Ukrainian news agency

The Ukrainian Independent Information Agency of News (Українське Незалежне Інформаційне Агентство Новин, УНІАН) is a Kyiv-based Ukrainian news agency. It produces and provides political, business and financial information, and a photo reporting service. As of October 2022, it was the most visited news site in Ukraine with a 19% market share.

UNIAN is a part of 1+1 Media Group, related to oligarch Ihor Kolomoyskyi.
UNIAN was founded in March 1993 as the Ukrainian Independent Information Agency of News.

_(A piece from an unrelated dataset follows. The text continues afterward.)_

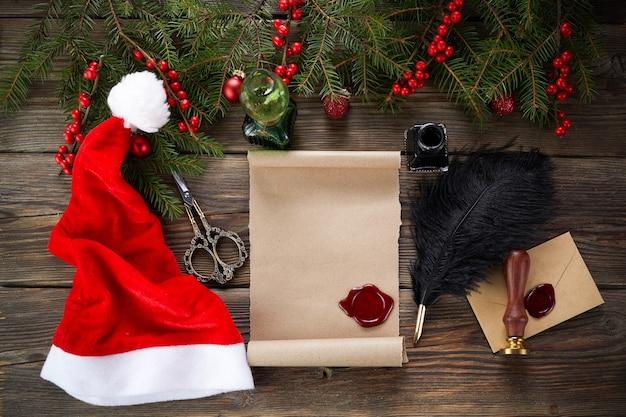 크리스마스 장식 나무 테이블에 산타 클로스에 대 한 빈 위시리스트. 평면도. 프리미엄 사진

The agency's offices are at 4 Khreshchatyk Street, adjacent to European Square, in Kyiv. UNIAN offers its press conference hall to interested customers.

UNIAN runs a TV channel, UNIAN TV, broadcasting news, analytical programs, documentaries, sport and movies. It is available on satellite, cable and IPTV networks. It broadcasts unencrypted from the AMOS-2 satellite (4.0 W), at 10722 Horizonal, 27500. The channel's General Producer is Vladyslav Svinchenko.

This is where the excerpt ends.